Jakarta, Gatra.com – Sejak tahun 2016, bulan Oktober diperingati sebagai bulan Inklusi keuangan (BIK) . Inklusi keuangan dapat didefinisikan sebagai akses terhadap produk dan layanan jasa keuangan yang bermanfaat dan terjangkau dalam memenuhi kebutuhan masyarakat maupun usahanya dalam hal ini transaksi, pembayaran, tabungan, kredit, dan asuransi yang digunakan secara bertanggung jawab dan berkelanjutan.
Bulan Inklusi keuangan ini akan dilakukan serentak secara nasional bekerja sama dengan Kementerian Lembaga terkait serta kantor-kantor lembaga jasa keuangan. Tujuan dari BIK adalah meningkatkan inklusi keuangan di Tanah Air. Pemerintah menargetkan inklusi keuangan sebesar 90% di 2024.
Dalam upaya menyukseskan kegiatan BIK 2021, Kementerian Komunikasi dan Informatika melalui Direktorat Jendral Informasi dan Komunikasi Publik melaksanakan kegiatan Creative Talks Pojok Literasi, dengan tema "Bijak Mengelola Keuangan, Waspada Pinjol Ilegal". Kegiatan tersebut dilaksanakan pada Kamis (21/10), di Jakarta, secara hybrid.
"Komunikasi publik ini kami laksanakan sebagai pemenuhan tugas kami sebagai Government Public Relations. Dengan demikian diharapkan negara selalu hadir di setiap isu-isu negara, khususnya dalam hal ini adalah dalam agar masyarakat lebih mewaspadai pinjol ilegal," ujar Koordinator Informasi dan Komunikasi Perekonomian I, Eko Slamet Riyanto, saat membuka kegiatan.
Sementara itu, Direktur Informasi dan komunikasi Perekonomian dan Maritim, Kementerian Kominfo, Septriana Tangkary, menjelaskan, salah satu upaya preventif pemerintah dalam mengatasi peredaran pinjaman online ilegal di masyarakat adalah dengan upaya peningkatan literasi keuangan melalui diseminasi informasi positif kepada seluruh lapisan masyarakat, khususnya kepada milenial dalam memilih fintech yang aman.

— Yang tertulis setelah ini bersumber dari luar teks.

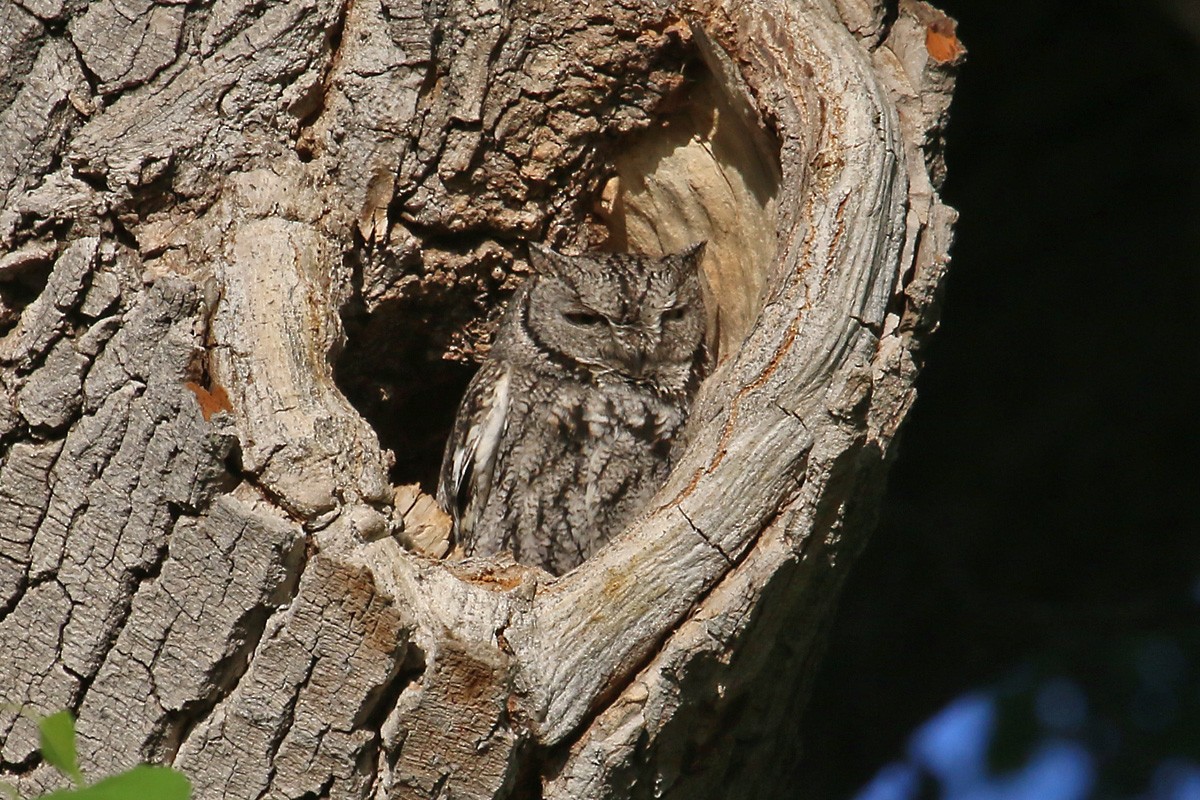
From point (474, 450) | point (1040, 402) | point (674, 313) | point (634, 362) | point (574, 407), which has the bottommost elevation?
point (474, 450)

"Sampai dengan 6 Oktober 2021, total terdapat 106 fintech lending yang terdaftar di OJK. Saya yakin di antara adik-adik yang hadir saat ini pasti tidak asing dengan fintech atau mungkin menggunakan jasa pinjaman online. Nah, perlu diingat bahwa perusahaan fintech juga terus diawasi oleh OJK," ujarnya.
Sependapat dengan hal tersebut, Ketua Fintech Center UNS, Irwan Trinugroho, menjelaskan, ada beberapa hal yang perlu diwaspadai terhadap fintech, utamanya P2P Lending/pinjaman online.
"Legalitasnya [sudah berizin], jenis pinjamannya [penggunaannya untuk perorangan atau usaha kecil yang tidak dapat meminjam ke bank karena tidak memiliki jaminan capital], tenor, interest rate sedikit lebih tinggi dari perbankan, term & conditions, sumber dananya," ungkap dia.
Salah satu usaha menghindari terjebak dalam pinjaman seperti ini adalah dengan melakukan pengelolaan keuangan dengan baik. Head of Advisor Finansialku, Robby Cristy, juga menjelaskan, utang dapat bersifat produktif maupun konsumtif.
Utang konsumtif adalah utang yang digunakan untuk membeli barang yang tidak mendatangkan pemasukan. Sementara utang produktif adalah utang yang mendatangkan pemasukan.
"Prioritaskan keamanan keuangan baru kemudian menata keuangan jadi lebih baik. Jangan tergiur dengan iming-iming investasi, yang kemudian terjebak dengan yang instan," katanya.
Melalui peningkatan literasi keuangan pada masyarakat, diharapkan dapat meningkatkan kepercayaan kepada fintech, dan pada akhirnya dapat meningkatkan inklusi keuangan di Indonesia. Sehingga mampu mencapai target inklusi keuangan yang telah ditetapkan sebelumnya.